## 提示された抜粋
★ ★ ★ ★ ★
(ラジオの音楽)
(伊沢ローラ)「伊沢ローラのネバーエンド」「暖かい陽気に恵まれた土曜日の午後いかがお過ごしですか?伊沢ローラです」「10年前この番組が始まった日からずっと赤坂のスタジオからお届けしてきた『ネバーエンド』もついに最終回を迎えました」「さて本日最初のお葉書は木下肇さん」「10年前死んでしまいたいと思っていた時ローラさんの声を聞きもう一日だけ生きてみようと思いました」「以来ずっと『ネバーエンド』が心の支えでした」「番組が終わってしまうなんて信じたくありません」「木下さんいつもありがとう」「本日の1曲目は悲しい時でも温かい気持ちになれる曲をお届けします」「チャイコフスキーの『交響曲第5番第3楽章』です」
(チャイコフスキー『交響曲第5番第3楽章』)
(電話)
(木下肇)もしもし木下ですけど。
(角田六郎)「最近では毒キノコは楽に死ねる…なんて噂がありますがそれはおお…おおま…大間違いです」
★ ★ ★ ★ ★
## 設問
1: 抜粋の中で、発言者として括弧内に示された人物名を、一つ残らず書き出しなさい。
2: 抜粋の「(伊沢ローラ)「伊沢ローラの」から「(チャイコフスキー『交響曲第5番第3楽章』)」までを、「赤坂」を「六本木」に差し替えて書き直しなさい。

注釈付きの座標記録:
★ ★ ★ ★ ★
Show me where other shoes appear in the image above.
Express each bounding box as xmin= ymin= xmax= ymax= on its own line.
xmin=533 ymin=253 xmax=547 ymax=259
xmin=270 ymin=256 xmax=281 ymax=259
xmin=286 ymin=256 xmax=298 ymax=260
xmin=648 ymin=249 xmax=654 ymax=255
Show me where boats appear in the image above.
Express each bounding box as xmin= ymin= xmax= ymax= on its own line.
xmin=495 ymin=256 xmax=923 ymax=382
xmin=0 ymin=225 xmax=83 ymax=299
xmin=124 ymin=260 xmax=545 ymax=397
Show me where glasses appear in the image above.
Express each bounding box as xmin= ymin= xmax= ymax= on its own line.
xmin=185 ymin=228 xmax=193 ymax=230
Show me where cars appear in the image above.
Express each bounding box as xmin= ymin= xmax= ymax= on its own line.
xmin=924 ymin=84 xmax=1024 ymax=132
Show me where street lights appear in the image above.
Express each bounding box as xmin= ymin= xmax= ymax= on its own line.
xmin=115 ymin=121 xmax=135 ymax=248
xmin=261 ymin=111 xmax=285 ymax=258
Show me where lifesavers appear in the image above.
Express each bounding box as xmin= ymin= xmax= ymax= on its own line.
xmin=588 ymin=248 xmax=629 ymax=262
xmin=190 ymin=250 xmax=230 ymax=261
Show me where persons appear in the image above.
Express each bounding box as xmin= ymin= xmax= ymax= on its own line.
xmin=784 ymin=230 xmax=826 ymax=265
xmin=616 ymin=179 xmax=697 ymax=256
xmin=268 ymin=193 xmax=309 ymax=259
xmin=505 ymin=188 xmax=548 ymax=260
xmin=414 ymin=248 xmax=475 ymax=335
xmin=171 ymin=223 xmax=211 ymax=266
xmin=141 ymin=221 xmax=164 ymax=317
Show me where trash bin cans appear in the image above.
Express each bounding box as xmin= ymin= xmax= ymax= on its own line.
★ ★ ★ ★ ★
## 解答
1: 伊沢ローラ、木下肇、角田六郎

2:
(伊沢ローラ)「伊沢ローラのネバーエンド」「暖かい陽気に恵まれた土曜日の午後いかがお過ごしですか?伊沢ローラです」「10年前この番組が始まった日からずっと六本木のスタジオからお届けしてきた『ネバーエンド』もついに最終回を迎えました」「さて本日最初のお葉書は木下肇さん」「10年前死んでしまいたいと思っていた時ローラさんの声を聞きもう一日だけ生きてみようと思いました」「以来ずっと『ネバーエンド』が心の支えでした」「番組が終わってしまうなんて信じたくありません」「木下さんいつもありがとう」「本日の1曲目は悲しい時でも温かい気持ちになれる曲をお届けします」「チャイコフスキーの『交響曲第5番第3楽章』です」
(チャイコフスキー『交響曲第5番第3楽章』)